Let me test you. You will be aware that no sooner did the concept of a
twelvefold zodiac come into being, than it was subdivided into decans.
Each sign has three subdivisions, each of ten degrees.
There have been various ways of determining the inflection of each decan, and I use a method of the Greeks, which in effect constructs three mini-zodiacs, each beginning at zero degrees of the three Fire signs. Thus sign Aries has an Aries decan as its first third, Taurus as its second, and Gemini and its third. For Kelly Saturn falls in an Aries decan, which chimes in with our theme. His Aries decans also contain Venus, and possibly the Moon. (My other helmet collector, Tagliavini, has Mars in an Aries decan. My control chart, for Dean, shows nothing in Aries decans.)
Now before you launch into your usual protest about astrologers making anything mean anything, are you really saying that, astrology apart, subdivisions of influence do not exist in the recognised disciplines?
Moving on, you seize on the fact that in Kelly's chart Mars and Saturn are forming their parallel of declination from opposite sides of the equator. Leo's Dictionary of Astrology says of parallels: "In the zodiac, these are equal distances from the equator, or having the same declination; whether one is North and the other South, or both North or both South, makes no difference." You then assert (goodness knows where you got the idea from) that bodies on opposite sides of the equator contradict the usual interpretation, so that Kelly's Mars-Saturn means the opposite of what I say it means. Frankly that is nonsense, and I would refer Dean and Mather to page 432 of their own book for a summary of what astrologers have said on this topic.

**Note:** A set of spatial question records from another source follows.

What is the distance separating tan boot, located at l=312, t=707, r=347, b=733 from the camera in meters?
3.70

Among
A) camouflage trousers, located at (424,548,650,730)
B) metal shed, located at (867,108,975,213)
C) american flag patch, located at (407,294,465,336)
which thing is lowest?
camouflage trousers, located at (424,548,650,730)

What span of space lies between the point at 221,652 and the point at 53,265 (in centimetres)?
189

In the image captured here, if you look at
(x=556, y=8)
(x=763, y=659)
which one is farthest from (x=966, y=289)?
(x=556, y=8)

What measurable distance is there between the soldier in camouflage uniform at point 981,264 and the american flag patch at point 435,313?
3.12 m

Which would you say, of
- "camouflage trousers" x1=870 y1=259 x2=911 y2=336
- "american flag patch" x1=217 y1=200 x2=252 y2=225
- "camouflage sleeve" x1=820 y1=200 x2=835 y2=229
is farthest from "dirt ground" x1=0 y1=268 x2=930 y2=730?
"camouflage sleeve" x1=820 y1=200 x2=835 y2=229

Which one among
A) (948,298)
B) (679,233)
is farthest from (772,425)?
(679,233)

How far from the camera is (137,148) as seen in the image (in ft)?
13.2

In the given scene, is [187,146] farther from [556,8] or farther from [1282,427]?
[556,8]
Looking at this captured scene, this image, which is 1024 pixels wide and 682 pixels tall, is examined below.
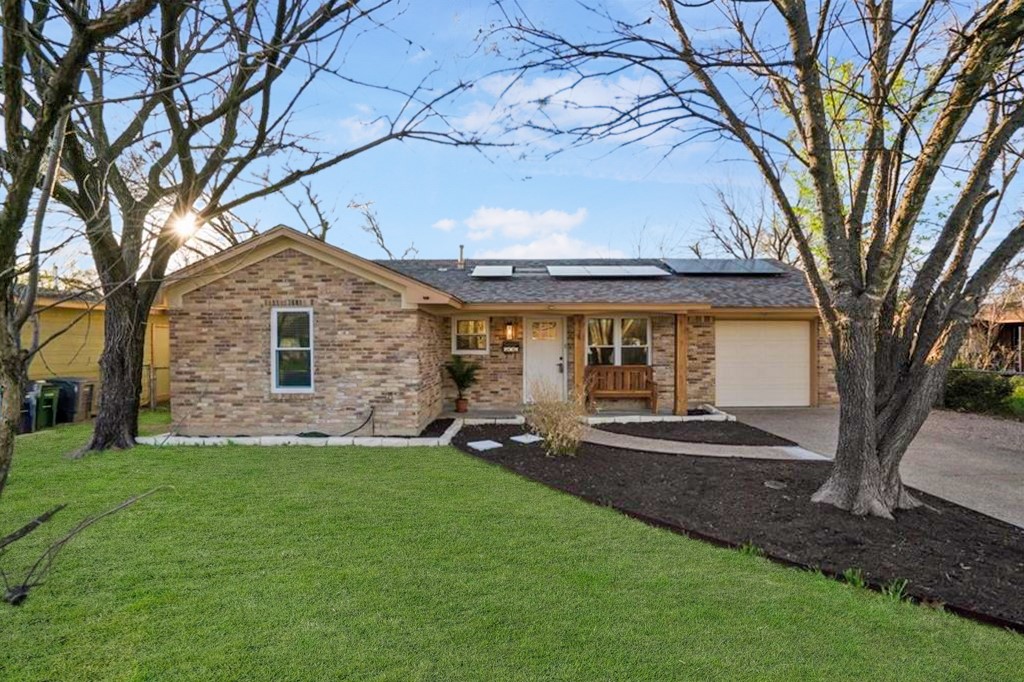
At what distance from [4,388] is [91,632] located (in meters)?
2.48

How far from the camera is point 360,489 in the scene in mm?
6086

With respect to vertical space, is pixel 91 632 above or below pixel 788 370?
below

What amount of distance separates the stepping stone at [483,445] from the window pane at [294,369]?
3.20m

You then play your strange game of creating your private hypothetical universe where, as in Alice's Wonderland, everything means what you say it means. Why Mars-Saturn for helmets, why not Venus-Jupiter? Well, why aren't pigs birds, or grass red? Your refusal to accept the distinctions and differentiations made in astrology itself rules out any honest effort to evaluate it in its own terms. I suggest you consult our referee, Rex Bill's book on rulerships, and figure out how Venus-Jupiter can mean combat helmets.
Writing this, I realise how extremely tedious it must be for readers, as indeed it is for myself, to find that every piddling point has to be wrangled over. It is happening because you try to turn every point into an occasion for derision, and - since silence gives consent - I cannot allow it.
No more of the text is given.